Theme 4: Political commitment, transparency, and accountability
Maintaining transparency and accountability for data sharing processes, usage and intended outcomes is crucial to ensure that trust amongst all stakeholders is maintained. The need for trust and transparency includes matters relating to political, social, and organizational factors, and citizens’ engagement (Abboud et al., 2021). One of the challenges of maintaining transparency emerges from sharing data through informal networks, thus restricting other users from accessing the data (Pisani et al., 2018). This problem has been addressed by institutions and research groups through the establishment of data repositories and Data Access Committees that transparently regulate access and enable cross-border data sharing (Parker et al., 2019). Further, some of the articles underscored the importance of political commitment and data sharing. In the interviews conducted by Durrance-Bagale et al. (2022) with key experts, some respondents highlighted the importance of politicians being involved from the beginning with the associated and administrative support, as this helps to ensure that every stakeholder clearly understands the process and outcome.
Discussion
Proposals for overcoming ethical and legal challenges in cross-border health data sharing
It is clear from this scoping review that there is no one solution for overcoming the identified ethical and legal challenges in cross-border health data sharing during public health emergencies. The challenges ranging from lack of quality safety guidelines, data quality, differences in IT capacity within countries, limited budgets for collecting quality data, lack of memoranda of understanding for sharing information, and human resources capacity building have been noted (Holub et al., 2020; Sperle et al., 2023; Tsukayama et al., 2023; Watson et al., 2023). These challenges show that there is a need to streamline the existing systems to facilitate cross-border health data sharing. Current developments in information and communication technology have also improved ways of sharing information rapidly through user-friendly systems, which are available globally (Fegan et al., 2011). Accordingly, governance frameworks need to be more efficient and effective in enabling cross-border data sharing in ways that comply with ethical and legal standards.
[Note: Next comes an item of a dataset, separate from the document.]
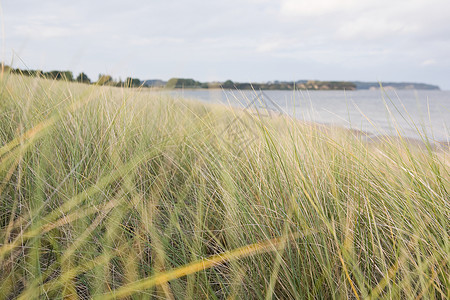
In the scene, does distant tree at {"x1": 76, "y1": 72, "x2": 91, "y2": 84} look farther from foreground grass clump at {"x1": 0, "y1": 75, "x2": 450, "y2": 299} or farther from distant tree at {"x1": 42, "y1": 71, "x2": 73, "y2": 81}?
foreground grass clump at {"x1": 0, "y1": 75, "x2": 450, "y2": 299}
Quality data should be shared rapidly during public health emergencies (Sane and Edelstein, 2015), yet the barriers that are identified in this review may impede the sharing of data. These barriers mainly include insufficiently equipped governance frameworks, lack of cultural sensitivity, inequitable data-sharing practices, lack of enabling frameworks for sharing data, and concerns relating to security, transparency, and accountability.
Issues relating to data ownership, data interoperability, different guidelines and loss of trust tend to complicate sharing health data during public health emergencies. Furthermore, missing details in the collected data, lack of training and inadequate preparation can raise ethical concerns as elaborated by Sperle et al. (2023). In many cases, during health emergencies, there are no plans for long-term use of the collected data, but this position is changing as noted by Holub et al. (2020) with the European biobanking infrastructure; during the COVID-19 pandemic biobanks were able to preserve valuable biological materials complemented by detailed health-related data for future research purposes (Holub et al., 2020). Pre-existing relationships are key to ensuring respect and well-functioning data sharing systems amongst professionals.
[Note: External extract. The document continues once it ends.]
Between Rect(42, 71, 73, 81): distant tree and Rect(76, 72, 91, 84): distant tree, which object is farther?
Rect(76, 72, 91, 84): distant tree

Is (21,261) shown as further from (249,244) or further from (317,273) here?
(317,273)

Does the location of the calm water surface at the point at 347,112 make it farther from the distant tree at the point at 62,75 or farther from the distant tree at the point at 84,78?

Technical barriers, as mentioned in some articles (Lawpoolsri et al., 2018; Tsukayama et al., 2023), are a huge concern. Inadequate data collection and lack of standardization, as well as shared protocols across agencies and surveillance locations, means that there is varying data quality and incompatibility in the different databases. Consequently, data is not always comprehensive or sometimes lacks variables that are important. Furthermore, language barriers have also been reported (Abboud et al., 2021) as contributing to barriers in cross-border data sharing.
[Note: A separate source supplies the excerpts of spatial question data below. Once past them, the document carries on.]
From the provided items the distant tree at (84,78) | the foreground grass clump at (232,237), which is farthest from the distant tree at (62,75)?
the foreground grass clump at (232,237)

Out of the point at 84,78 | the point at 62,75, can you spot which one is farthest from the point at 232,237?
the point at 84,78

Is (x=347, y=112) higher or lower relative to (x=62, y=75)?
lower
Enabling regulatory frameworks for data sharing
The standardization and automation of data would make sharing health data easier and cheaper as this would be less demanding to clean up and help to ensure that the quality of the data is up to standard (Abboud et al, 2021; Lawpoolsri et al, 2018; Sane and Edelstein, 2015). It is important to note that data sharing also entails the ability to collect high-quality data, thus the need for a capable and skilled workforce.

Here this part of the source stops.